In Latvia, being the director of a chorus is a big deal. For at least a century, people here have been caring for and preserving this extraordinary intangible legacy. The Riga archives conserve some two million titles, from songs to folk tales, poetry and melodies. And the Latvians number two and a half million, so that’s practically one title per person. One scholar alone, Krišjānis Barons, has classified five hundred thousand, the product of a life’s research, which he left to the country gathered in a wooden chest—a mythical object that can be seen in a museum. Ms. Kalniete tells me, “We resisted the Communist Big Brother by singing. Our identity found shelter in music, in the art of allusion, in the slanted reading of the lyrics. The problem is that this mimetic endeavor absorbed enormous amounts of energy, which could have been used more freely in creative pursuits.”
In the West, there are people who still confuse Slovenia and Slovakia. Imagine how many there are who know the correct geographic sequence of the three Baltic states. In the years of the big freeze, Latvia and her sisters disappeared from the maps, and now it is hard getting the flags back in the right place. You have to start by zooming out, explain that Estonia and Lithuania are between Saint Petersburg and Warsaw. When Ms. Kalniete was the ambassador in Paris, they were always asking her, “Where is Latvia?” and she had to say: “Think of Sweden. Now, we are on the opposite shore.” Then they’d ask her, “You speak Russian, n’est-ce pas ? And she would patiently respond that no, Russian was another thing altogether.
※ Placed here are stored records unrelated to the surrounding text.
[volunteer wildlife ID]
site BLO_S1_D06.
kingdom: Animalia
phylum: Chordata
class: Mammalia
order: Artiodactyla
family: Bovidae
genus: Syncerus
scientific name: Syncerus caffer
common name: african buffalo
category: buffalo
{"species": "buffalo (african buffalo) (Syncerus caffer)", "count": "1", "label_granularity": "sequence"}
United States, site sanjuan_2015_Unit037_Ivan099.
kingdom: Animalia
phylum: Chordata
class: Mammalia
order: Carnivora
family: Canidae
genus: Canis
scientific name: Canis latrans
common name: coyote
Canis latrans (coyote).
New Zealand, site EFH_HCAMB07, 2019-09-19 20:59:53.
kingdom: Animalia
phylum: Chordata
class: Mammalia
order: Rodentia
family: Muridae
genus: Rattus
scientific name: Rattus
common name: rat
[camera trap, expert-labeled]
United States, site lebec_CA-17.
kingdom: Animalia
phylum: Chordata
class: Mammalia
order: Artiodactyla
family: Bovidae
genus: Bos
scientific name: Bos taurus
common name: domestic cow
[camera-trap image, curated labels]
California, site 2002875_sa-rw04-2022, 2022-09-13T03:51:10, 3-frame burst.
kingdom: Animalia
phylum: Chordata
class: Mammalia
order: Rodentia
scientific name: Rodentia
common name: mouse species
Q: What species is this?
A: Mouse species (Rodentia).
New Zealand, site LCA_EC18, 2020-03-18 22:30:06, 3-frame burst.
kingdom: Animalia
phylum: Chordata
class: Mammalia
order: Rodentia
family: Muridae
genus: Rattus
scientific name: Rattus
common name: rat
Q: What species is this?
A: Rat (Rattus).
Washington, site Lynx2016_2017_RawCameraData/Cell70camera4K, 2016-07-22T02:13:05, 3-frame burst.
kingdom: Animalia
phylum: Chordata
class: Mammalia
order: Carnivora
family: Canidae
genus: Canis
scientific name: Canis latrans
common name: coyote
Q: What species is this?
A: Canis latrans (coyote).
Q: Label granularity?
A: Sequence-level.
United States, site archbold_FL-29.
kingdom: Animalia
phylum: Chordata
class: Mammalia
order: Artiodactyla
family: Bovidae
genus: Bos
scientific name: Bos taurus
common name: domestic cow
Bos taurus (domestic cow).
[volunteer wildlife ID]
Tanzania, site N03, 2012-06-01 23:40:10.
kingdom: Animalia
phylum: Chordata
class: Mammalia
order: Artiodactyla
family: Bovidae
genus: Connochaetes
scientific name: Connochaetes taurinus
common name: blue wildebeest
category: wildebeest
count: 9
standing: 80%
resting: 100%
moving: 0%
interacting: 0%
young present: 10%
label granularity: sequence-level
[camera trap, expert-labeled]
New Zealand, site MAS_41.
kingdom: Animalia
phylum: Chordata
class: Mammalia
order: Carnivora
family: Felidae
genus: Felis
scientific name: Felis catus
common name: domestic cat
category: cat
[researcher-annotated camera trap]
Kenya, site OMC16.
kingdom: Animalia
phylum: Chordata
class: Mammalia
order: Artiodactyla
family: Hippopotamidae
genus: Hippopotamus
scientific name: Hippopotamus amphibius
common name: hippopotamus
It was really hard to explain that the Baltic states didn’t have to enter Europe but simply remain there, because they had always been a part of the West. When Russian bureaucrats used to go there on vacation, they used to say with a wink, “Let’s go to Europe.” Already in the 1970s, there was a different atmosphere here compared to Russia. The coffee ritual, pastries, cleanliness. Everything was on a more human scale.
As soon as we return to our path on the edge of the Russian border, the melancholy returns: abandonment, barbed wire, guard towers. The forests sing, but the men on the frontier are silent. The terrain is scarred by train tracks overgrown with brush, useless, dilapidated crossings, empty houses. Riga is far, far away. We’re in the world of the forgotten, populated almost exclusively by Russians. The trees give way to four six-story buildings, abandoned, with holes where the windows used to be, the facades pockmarked and eaten away as though by an army of termites. On the ground, ruins. Practically like Grozny, Chechnya, after the bombings in the nineties. A single living presence among the houses: a peasant woman in boots, obviously Russian, who is hoeing the garden and signals us to go into the shack where she keeps her tools. Her name is Vera and she immediately clarifies the mystery of the ghost town. “There used to be a Soviet ceramic factory; then independence came for Latvia and the company closed. That’s when everybody left. And they took everything with them, even the wallpaper. Only five of us stayed. They put us all in the last building down at the end. I used to live there on the third floor.”